» **YOUR OBJECTIVE**
Carry on the court judgment on the Education Act 1998, picking up after its last sentence.

43.         The applicant has also sought to rely, in a vague manner, on section 7 of the Education Act 1998.  The applicant has failed, however, to identify a specific provision of that section which is relevant to the language issue raised in these proceedings.  Moreover, and in any event, the obligation under section 7 is subject to the qualification that the Minister must have regard to, inter alia, the resources available and the need to secure, as far as possible, that the education system provides value for money.  The uncontroverted evidence before the court is to the effect that the estimated costs of introducing a revised marking scheme would be in the order of €985,000.

 

 

Memorandum with Chinese Ministry of Education

44.         The applicant complains, mistakenly, that the Minister for Education had consulted with, and entered into a memorandum of understanding with, the Ministry of Education of the People's Republic of China in advance of drawing up the circular and curriculum specification.  It is said that the Chinese Ministry of Education is not a permitted consultee for the purposes of section 30 of the Education Act 1998.

45.         This submission is based on a factual error: the chronology of events is such that the curriculum specification had been published prior to the entering into of any memorandum of understanding with the Chinese Ministry of Education.

» **GIVEN DATA**
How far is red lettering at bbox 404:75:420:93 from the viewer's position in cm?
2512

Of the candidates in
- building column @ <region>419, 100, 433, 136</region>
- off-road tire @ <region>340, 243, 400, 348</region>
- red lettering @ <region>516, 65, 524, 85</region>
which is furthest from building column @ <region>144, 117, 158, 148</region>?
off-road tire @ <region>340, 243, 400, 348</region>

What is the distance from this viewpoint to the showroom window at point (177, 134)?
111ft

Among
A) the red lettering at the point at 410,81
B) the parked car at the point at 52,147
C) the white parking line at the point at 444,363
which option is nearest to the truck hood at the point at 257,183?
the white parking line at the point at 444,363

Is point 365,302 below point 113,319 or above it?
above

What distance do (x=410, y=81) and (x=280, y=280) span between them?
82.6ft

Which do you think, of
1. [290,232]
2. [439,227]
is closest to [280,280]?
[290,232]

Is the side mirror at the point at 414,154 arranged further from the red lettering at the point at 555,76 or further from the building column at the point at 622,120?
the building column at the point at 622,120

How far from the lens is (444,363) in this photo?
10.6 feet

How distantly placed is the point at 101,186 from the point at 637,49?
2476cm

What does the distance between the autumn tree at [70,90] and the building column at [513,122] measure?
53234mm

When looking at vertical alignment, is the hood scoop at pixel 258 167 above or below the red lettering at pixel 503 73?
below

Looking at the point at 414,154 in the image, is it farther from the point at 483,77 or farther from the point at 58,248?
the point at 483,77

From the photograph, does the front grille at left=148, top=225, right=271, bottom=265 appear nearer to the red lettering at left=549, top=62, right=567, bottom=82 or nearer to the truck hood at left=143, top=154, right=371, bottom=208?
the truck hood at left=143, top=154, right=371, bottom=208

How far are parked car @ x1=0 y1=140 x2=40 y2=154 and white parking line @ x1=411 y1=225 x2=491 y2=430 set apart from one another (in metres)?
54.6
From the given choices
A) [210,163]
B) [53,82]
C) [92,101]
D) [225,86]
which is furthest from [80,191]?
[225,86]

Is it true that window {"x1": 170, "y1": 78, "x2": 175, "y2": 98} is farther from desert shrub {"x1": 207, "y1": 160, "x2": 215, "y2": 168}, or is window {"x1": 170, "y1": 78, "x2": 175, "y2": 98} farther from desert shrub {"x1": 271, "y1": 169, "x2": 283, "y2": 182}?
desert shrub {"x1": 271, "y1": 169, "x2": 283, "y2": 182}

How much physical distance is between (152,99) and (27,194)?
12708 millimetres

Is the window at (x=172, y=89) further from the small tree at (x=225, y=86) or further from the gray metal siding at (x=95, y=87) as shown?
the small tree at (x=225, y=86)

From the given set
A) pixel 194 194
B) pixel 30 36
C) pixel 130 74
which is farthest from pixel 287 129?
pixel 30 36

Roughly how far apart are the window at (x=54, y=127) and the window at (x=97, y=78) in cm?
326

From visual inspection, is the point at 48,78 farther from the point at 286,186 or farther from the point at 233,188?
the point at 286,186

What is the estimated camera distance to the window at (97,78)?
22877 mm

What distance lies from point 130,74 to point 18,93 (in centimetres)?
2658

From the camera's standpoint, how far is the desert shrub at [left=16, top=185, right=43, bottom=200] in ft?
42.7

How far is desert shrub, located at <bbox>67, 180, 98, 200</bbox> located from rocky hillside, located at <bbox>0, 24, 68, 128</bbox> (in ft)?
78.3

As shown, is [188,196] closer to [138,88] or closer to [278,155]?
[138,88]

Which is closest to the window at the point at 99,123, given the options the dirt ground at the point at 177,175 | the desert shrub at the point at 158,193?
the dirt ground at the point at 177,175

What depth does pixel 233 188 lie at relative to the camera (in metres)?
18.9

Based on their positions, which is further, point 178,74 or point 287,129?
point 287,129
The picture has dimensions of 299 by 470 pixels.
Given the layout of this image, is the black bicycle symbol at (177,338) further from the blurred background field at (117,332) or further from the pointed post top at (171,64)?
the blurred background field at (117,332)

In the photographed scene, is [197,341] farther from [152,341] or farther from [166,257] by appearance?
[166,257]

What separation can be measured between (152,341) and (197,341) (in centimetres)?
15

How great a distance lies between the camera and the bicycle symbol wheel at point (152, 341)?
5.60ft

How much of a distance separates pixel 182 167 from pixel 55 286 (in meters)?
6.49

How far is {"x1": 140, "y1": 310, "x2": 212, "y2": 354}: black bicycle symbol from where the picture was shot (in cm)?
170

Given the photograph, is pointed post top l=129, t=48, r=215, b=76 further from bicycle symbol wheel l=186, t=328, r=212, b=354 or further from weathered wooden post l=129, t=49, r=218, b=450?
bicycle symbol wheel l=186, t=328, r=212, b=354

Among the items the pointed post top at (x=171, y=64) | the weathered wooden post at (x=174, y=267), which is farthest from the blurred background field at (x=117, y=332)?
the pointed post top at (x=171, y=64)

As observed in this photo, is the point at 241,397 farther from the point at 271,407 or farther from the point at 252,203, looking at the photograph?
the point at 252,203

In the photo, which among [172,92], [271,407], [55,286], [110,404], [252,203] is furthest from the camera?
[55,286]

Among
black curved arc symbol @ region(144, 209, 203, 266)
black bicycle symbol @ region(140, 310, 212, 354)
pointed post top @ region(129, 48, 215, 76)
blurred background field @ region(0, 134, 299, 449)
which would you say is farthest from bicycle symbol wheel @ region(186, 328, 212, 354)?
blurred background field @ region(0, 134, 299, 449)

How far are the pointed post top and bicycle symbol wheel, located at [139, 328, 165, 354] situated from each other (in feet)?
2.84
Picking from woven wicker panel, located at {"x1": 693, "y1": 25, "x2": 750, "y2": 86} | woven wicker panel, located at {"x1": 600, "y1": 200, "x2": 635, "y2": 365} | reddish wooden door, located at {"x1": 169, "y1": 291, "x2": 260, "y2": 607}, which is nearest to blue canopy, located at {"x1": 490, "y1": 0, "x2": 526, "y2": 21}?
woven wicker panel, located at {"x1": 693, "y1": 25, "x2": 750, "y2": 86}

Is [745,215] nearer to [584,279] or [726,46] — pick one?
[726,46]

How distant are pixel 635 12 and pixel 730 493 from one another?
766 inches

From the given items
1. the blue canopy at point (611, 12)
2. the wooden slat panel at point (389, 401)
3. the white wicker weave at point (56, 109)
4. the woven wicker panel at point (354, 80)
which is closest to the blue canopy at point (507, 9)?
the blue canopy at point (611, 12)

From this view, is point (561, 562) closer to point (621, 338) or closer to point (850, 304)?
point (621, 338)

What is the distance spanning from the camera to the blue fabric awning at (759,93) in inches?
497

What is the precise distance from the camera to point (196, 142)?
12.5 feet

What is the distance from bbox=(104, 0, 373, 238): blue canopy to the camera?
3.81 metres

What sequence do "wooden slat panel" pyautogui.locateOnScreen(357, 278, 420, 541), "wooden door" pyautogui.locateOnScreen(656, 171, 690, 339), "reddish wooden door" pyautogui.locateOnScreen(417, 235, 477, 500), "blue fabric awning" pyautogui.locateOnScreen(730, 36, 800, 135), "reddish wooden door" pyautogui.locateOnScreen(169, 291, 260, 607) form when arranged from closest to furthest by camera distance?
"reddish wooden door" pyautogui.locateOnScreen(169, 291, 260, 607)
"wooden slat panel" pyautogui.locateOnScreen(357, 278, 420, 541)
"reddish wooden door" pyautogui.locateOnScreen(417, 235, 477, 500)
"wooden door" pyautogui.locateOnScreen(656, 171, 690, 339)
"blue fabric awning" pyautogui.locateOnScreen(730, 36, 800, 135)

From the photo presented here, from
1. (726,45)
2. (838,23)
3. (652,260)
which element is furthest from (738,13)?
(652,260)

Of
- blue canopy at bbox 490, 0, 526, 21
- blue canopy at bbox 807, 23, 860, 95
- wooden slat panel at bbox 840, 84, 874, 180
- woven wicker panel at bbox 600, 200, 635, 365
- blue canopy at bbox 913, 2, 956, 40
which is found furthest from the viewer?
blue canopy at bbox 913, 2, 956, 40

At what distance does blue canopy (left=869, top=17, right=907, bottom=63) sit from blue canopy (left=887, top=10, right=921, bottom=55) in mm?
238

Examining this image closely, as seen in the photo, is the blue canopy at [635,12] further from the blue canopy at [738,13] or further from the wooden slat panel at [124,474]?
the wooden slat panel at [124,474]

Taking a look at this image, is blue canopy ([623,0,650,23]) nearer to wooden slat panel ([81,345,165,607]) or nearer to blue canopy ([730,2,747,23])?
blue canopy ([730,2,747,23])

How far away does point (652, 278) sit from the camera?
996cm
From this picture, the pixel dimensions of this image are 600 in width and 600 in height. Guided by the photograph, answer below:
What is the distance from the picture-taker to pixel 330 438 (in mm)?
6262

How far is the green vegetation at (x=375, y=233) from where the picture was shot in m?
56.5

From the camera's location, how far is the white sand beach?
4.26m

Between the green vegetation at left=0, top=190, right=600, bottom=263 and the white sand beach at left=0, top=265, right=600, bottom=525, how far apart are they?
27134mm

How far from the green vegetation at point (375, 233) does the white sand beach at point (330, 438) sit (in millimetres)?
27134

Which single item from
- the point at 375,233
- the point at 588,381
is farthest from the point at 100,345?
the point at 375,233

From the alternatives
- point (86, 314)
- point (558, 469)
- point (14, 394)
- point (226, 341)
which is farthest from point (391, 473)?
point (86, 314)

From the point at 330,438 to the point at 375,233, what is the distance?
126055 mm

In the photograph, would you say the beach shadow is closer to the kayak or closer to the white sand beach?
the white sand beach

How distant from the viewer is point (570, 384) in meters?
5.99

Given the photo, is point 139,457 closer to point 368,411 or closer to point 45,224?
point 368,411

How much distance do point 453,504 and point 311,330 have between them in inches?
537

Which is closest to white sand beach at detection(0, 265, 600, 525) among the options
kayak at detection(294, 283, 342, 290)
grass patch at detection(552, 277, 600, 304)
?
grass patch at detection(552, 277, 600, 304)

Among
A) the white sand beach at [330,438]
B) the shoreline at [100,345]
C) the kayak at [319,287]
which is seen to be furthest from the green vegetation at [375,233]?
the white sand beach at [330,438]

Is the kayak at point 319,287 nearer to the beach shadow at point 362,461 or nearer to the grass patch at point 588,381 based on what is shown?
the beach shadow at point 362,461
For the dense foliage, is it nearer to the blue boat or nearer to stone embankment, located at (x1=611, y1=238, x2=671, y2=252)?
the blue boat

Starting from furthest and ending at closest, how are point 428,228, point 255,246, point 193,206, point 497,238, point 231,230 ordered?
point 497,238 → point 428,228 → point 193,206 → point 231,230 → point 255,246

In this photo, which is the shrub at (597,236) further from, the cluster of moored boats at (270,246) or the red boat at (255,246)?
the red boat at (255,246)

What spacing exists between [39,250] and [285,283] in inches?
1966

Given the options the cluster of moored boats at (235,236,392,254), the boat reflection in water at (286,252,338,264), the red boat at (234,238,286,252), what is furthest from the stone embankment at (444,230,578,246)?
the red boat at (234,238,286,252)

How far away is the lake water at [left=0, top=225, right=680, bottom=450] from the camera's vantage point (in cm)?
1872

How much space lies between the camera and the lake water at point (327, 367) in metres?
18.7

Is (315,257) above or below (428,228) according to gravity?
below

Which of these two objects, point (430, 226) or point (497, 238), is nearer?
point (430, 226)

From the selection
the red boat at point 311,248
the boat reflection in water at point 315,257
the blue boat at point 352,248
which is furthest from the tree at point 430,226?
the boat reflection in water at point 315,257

» **EXPECTED ANSWER**
46.         Aside entirely from this factual error, there is no legal basis for the complaint made.  The list of potential consultees under section 30 of the Education Act 1998 is not intended to be exhaustive.  It was legitimate for the Minister to consult with the Chinese Ministry of Education in circumstances where there was a mutual interest in relation to the qualification and recruitment of teachers.

 

 

Educational rights under the Constitution

47.         Article 42 of the Constitution of Ireland provides, insofar as relevant, as follows:

"1           The State acknowledges that the primary and natural educator of the child is the Family and guarantees to respect the inalienable right and duty of parents to provide, according to their means, for the religious and moral, intellectual, physical and social education of their children.

 

2           Parents shall be free to provide this education in their homes or in private schools or in schools recognised or established by the State.

 

[...]".

 

48.         The applicant has sought to invoke these constitutional provisions in support of his challenge to the marking scheme for Mandarin Chinese.  With respect, this submission cannot be reconciled with the judgment in Burke v. Minister for Education and Skills [2022] IESC 1, [2022] 1 I.L.R.M. 73.  There, the Supreme Court held that the "freedom" to provide education at home (so long as certain minimum standards are achieved) does not involve any right to demand that the State provide an examination system to measure that knowledge and skill.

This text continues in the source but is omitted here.